LESETEXT:

# # # # # # #

Die 68-jährige Lee Jong Sook stand in dem für das Treffen vorgesehenen Saal ihrem 88-jährigen Vater Ri Hong Jong gegenüber, von dem sie im Alter von zwei Jahren getrennt war. Jetzt kam er im Rollstuhl angefahren und schluchzte, als er seine jüngere Schwester, Lees Tante, sah. «Bruder, das ist deine Tochter, deine Tochter», sagte diese und zeigte auf Lee.
Sichtlich überwältigt nickte Ri nur und drückte seiner Schwester fest die Hand, bevor er sich nach anderen Familienmitgliedern im Süden erkundigte. «Fast alle sind im Krieg gestorben», gab ihm die Schwester zur Antwort.
Viele Teilnehmer des Treffens sind betagt und gesundheitlich angeschlagen. Mehr als 20 befanden sich im Rollstuhl, eine Frau benötigte eine Sauerstoffmaske, vier traten die Reise nicht an, weil sie sich unwohl fühlten.
Der älteste Südkoreaner, der 96-jährige Kim Nam Kyu, stützte sich auf seine beiden Töchter, als er seine jüngere Schwester traf - zum ersten Mal seit mehr als sechs Jahrzehnten. Zunächst sassen die beiden still beieinander und hielten sich die Hand. Dann zeigte Kims Schwester den Verwandten aus dem Süden Fotos ihrer im Norden lebenden Familienmitglieder.

# # # # # # #

AUFGABE 1:
Beantworten Sie diese Fragen zum Lesetext:
(a) Wie alt ist Ri Hong Jong?
(b) Wie viele Teilnehmer des Treffens befanden sich im Rollstuhl?
(c) Auf wen stützte sich Kim Nam Kyu, als er seine jüngere Schwester traf?
Lesetext und Einträge sind voneinander unabhängiges Material.

# # # # # # #

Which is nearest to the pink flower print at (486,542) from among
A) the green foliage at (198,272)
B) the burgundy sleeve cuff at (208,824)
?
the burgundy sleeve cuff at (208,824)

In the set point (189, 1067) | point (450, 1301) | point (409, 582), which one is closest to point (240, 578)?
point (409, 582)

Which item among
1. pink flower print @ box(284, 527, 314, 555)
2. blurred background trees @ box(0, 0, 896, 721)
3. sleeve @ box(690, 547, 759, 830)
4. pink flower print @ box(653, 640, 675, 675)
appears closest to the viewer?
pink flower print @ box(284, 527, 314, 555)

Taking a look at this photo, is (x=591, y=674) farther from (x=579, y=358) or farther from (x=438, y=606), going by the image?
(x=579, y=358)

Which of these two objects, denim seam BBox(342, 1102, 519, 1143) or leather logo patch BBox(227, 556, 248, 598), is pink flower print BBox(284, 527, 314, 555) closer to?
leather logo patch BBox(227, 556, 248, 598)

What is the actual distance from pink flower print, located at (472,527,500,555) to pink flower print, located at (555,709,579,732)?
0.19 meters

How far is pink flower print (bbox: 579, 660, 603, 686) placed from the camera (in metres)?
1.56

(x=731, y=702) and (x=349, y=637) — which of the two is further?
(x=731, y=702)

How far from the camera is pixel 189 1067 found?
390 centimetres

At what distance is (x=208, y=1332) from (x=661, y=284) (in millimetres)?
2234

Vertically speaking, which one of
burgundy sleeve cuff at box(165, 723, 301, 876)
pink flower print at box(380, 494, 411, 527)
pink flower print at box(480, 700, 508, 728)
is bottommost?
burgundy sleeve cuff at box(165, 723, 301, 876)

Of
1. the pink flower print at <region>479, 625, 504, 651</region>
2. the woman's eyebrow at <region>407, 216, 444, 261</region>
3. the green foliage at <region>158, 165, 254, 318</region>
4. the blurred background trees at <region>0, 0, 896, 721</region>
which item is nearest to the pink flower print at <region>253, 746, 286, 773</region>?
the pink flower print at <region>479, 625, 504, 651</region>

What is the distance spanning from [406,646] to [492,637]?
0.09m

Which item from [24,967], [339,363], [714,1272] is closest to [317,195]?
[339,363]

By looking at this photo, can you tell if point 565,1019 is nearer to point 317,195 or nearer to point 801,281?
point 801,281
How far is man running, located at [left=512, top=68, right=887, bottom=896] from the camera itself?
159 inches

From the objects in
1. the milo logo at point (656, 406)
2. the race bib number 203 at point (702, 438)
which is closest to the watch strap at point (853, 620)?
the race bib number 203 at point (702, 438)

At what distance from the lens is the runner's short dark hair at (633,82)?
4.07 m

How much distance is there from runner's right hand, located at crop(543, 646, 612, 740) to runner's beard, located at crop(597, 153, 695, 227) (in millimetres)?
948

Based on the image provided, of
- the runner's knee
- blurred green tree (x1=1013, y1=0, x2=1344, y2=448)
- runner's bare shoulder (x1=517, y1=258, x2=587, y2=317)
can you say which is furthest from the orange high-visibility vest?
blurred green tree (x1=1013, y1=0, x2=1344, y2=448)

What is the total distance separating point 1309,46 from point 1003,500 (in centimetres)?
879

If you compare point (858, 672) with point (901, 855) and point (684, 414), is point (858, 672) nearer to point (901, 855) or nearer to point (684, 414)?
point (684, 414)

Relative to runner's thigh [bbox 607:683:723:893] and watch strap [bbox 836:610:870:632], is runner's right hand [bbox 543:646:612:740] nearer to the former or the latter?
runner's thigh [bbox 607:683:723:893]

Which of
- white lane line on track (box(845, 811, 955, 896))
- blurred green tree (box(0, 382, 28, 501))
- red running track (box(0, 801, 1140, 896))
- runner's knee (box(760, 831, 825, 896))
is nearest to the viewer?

# # # # # # #

AUFGABE 2: Ermitteln Sie, wie viele Zeilen der Einträge die Zeichenfolge „race“ enthalten, wobei Groß- und Kleinschreibung zählt. Geben Sie nur die Zahl an.

ERGEBNIS 1:
(a) 88 Jahre
(b) Mehr als 20
(c) Auf seine beiden Töchter

ERGEBNIS 2: 2